Is that quite dark below the surface or is it just how the picture has turned out? The plants look very healthy down there.


----------



## Morgan Freeman (Jan 14, 2009)

It's dark. All 3 sides are painted black.


----------



## Morgan Freeman (Jan 14, 2009)

Just added some Flame Tetras.


----------



## DreamFish (Jan 18, 2012)

Is it just a plant only - no filter aquarium? If so, good idea and good luck keeping the parameters down. What size tank is it?


----------



## Morgan Freeman (Jan 14, 2009)

DreamFish said:


> Is it just a plant only - no filter aquarium? If so, good idea and good luck keeping the parameters down. What size tank is it?


Yes.

Around 110 Litres.


----------



## Morgan Freeman (Jan 14, 2009)

I *think* there's enough plants in there, certainly more than some people I've seen with natural planted tanks. I also have the roots from the riparium plants sucking up crap. I've trimmed the hygro recently so that should be growing in again soon.


----------



## jaykickboxer (Feb 11, 2008)

Morgan Freeman said:


> I *think* there's enough plants in there, certainly more than some people I've seen with natural planted tanks. I also have the roots from the riparium plants sucking up crap. I've trimmed the hygro recently so that should be growing in again soon.


Looks the nuts mate


----------



## DreamFish (Jan 18, 2012)

You adding more fish? You've got quite the choice.


----------



## Morgan Freeman (Jan 14, 2009)

DreamFish said:


> You adding more fish? You've got quite the choice.
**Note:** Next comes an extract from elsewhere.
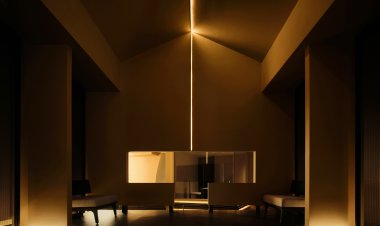 HBbeauty: Deconstructing commercial beauty in space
I may do in a few weeks or so. Maybe another 5 or so of the same. I like single species tanks.


----------



## DreamFish (Jan 18, 2012)

Morgan Freeman said:


> I may do in a few weeks or so. Maybe another 5 or so of the same. I like single species tanks.


Why not some other smaller _Characidae_?
*
*


----------



## Morgan Freeman (Jan 14, 2009)

DreamFish said:


> Why not some other smaller _Characidae_?
> *
> *


Then it's two small shoals, I think fish like this need to be kept in much larger numbers to look effective. Probably just me though. I'd rather 20 of one species that 10 of 2 different.

Has anyone kept flame tetras before? They're......feisty.


----------



## Morgan Freeman (Jan 14, 2009)

So I had to remove the two tallest plants as they were just getting too big to manage. Had a nightmare removing the pots, released half a tonne of crap into the water so I've had to make a waterchange and general syphon job.

Have decided to replace the hydroleca with soil but first need to leave it soaking for a few weeks to release all the ammonia. So now I have half a riparium. The peace lilly and aluminium plant are staying as they are as the roots are way to extensive to remove plus they're growing will in just the leca.

Some new plants came but they were HUGE so they'll just go in the pond come spring.

Annnnd went to buy some smaller plants but the garden centre I went to had precisely zero marginal that weren't frozen solid or 90% dead. I then decided to buy some various swords and I'll convert them to emersed growth ready for the same time the soil can go in. 

And I'm done.


----------